Since touching down here, I haven’t had a chance to entirely process my time in India.
One thing I will say is that, just ten days out of the country, I already feel pangs of nostalgia for Mysore–pangs for my quiet, coconut-lined street; for masala dosas; for the chalk drawings outside every door; for taxis blasting Hindi music; for chats over chai and chats (a popular streetside snack); for the colors and the spices and the piles of orange flowers; for magic moments discovered daily…
My first day, I spent the afternoon on a rooftop overlooking Durbar Square. From there, you could see the sunlight settle on the nearby hills of Kathmandu Valley and glint off a golden stupa.
The occasional chorus of shouts rose to join the late afternoon light: young boys flying kites from nearby rooftops, erupting in celebration or defeat.
After the rooftop, we wandered the streets of Kathmandu, and saw the President of Nepal–really!
I happened to arrive during Dashain, a weeklong festival that left the streets quieter and the celebrations abounding… and in my case, full of police cars and secret service agents.
We had stumbled upon a temple that she was visiting for the festivities, and caught a glimpse of the President in her purple dress from just ten meters away. I would venture to say, it was a good sign for my first day in a new country.
On my second full day here, my new Nepali friends Arniko and Sheren took me to Bhaktapur, where all these photos were taken.

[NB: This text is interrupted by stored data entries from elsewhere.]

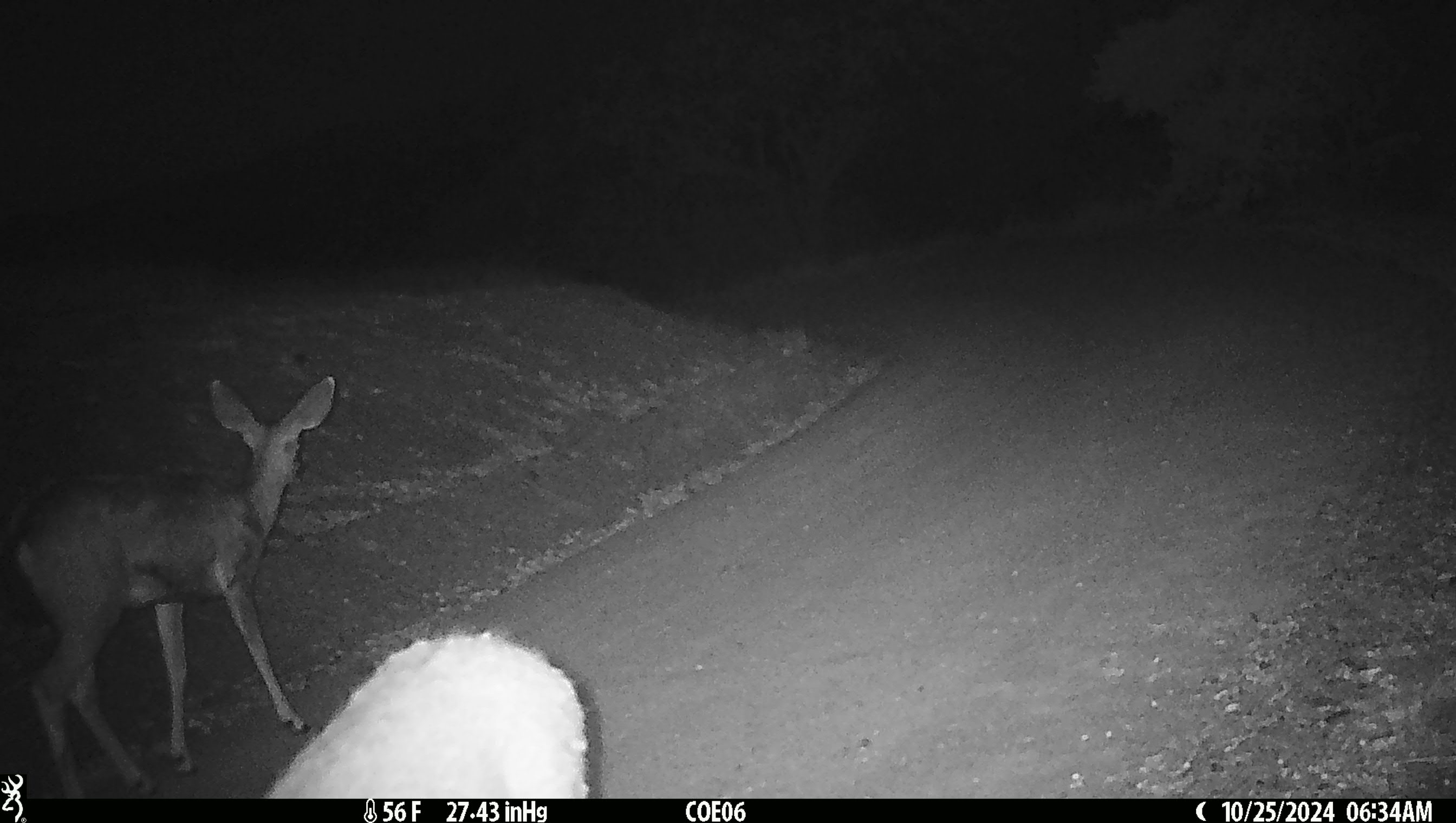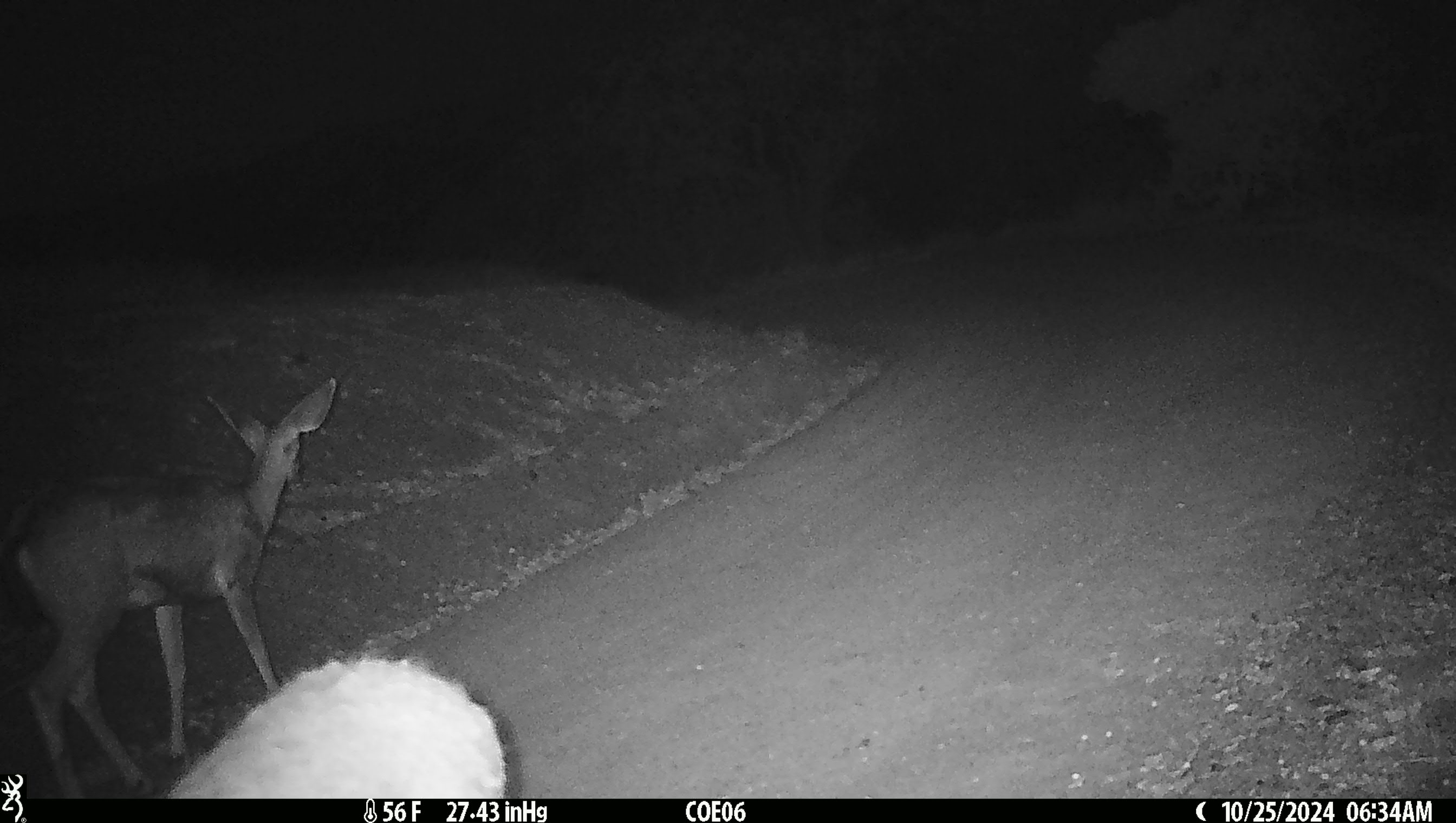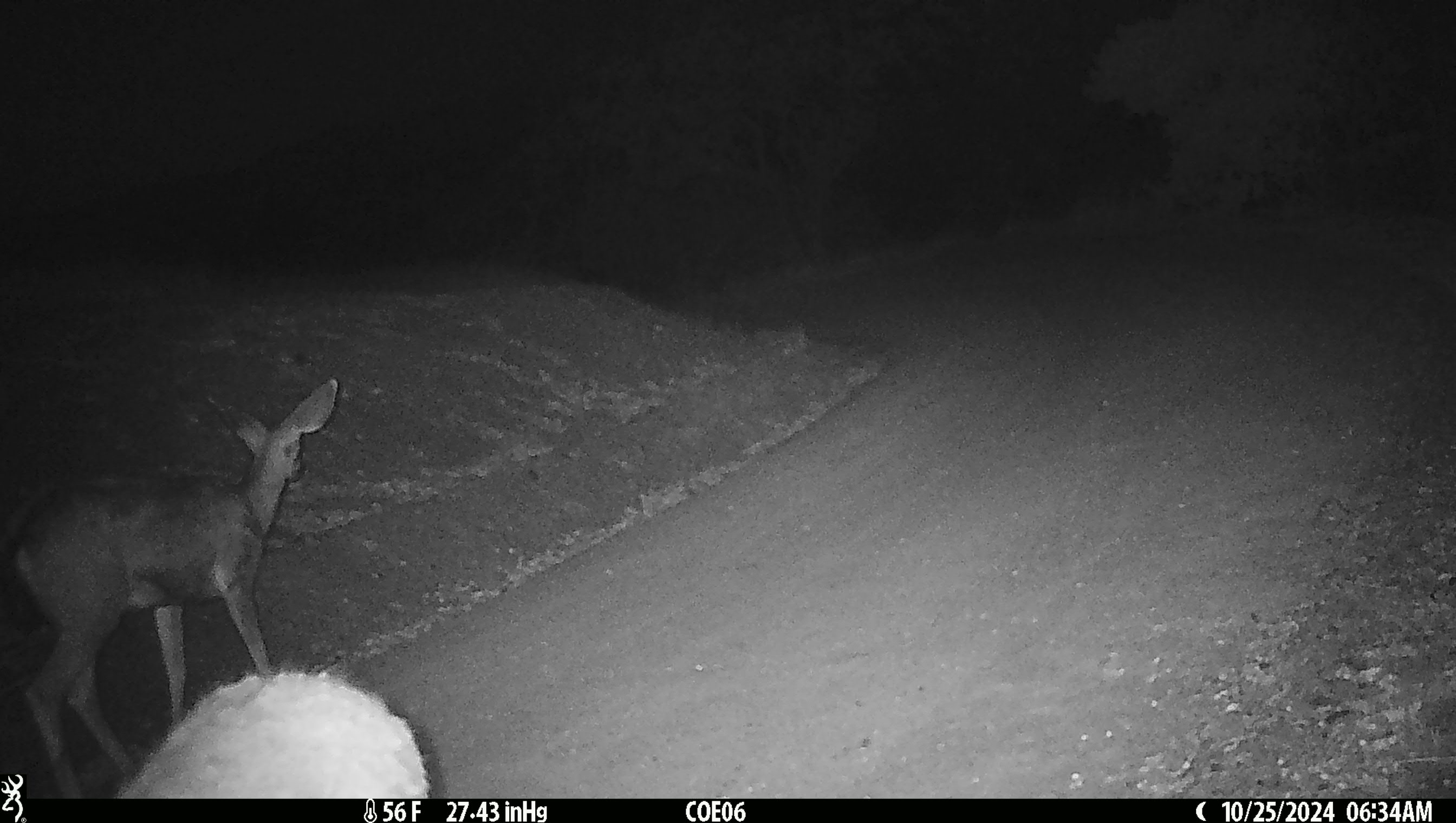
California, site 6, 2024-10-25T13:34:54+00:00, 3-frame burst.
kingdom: Animalia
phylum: Chordata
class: Mammalia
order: Artiodactyla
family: Cervidae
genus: Odocoileus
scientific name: Odocoileus hemionus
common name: mule deer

Bhaktapur is around 20 minutes from Thamel (the tourist center of Kathmandu), and is apparently one of the oldest cities in the world–while I can’t confirm its age, Bhaktapur was beautifully teeming with life and culture that day during Dashain.
I met this cute little goat chained outside of a temple and wondered aloud why it was there. It turns out, part of the festivities include the ritual slaughtering of animals like goats and water buffalos.
Cue the horrified vegan?
I was surprisingly not disturbed by the blood-stained clothes of these guys exiting a temple above, but would’ve preferred to hear the baby goat was the temple’s respected guardian, rather than ceremonial sacrifice.
Thankfully, Bhaktapur had lots of beautiful doors–here, in my favorite color!–to brighten my mood.
Bhaktapur also had people painting thankas, an art of Tibetan Buddhist origins whose tiny brush strokes yield beautiful mandalas.
Above all else, it was the countless families and friends celebrating together, decked out in red and adorned with gold, sitting in squares and smiling on stoops, that made me feel the beauty of Bhaktapur. An ancient culture ingrained not only in their clothes or architecure, but in the communities and the endlessly warm faces of the Nepalis themselves.
Tomorrow, I’m going trekking in the Everest region for two weeks, possibly more.
With the impending lack of words and wifi, I can only leave this blog the Nepali way: Namaste!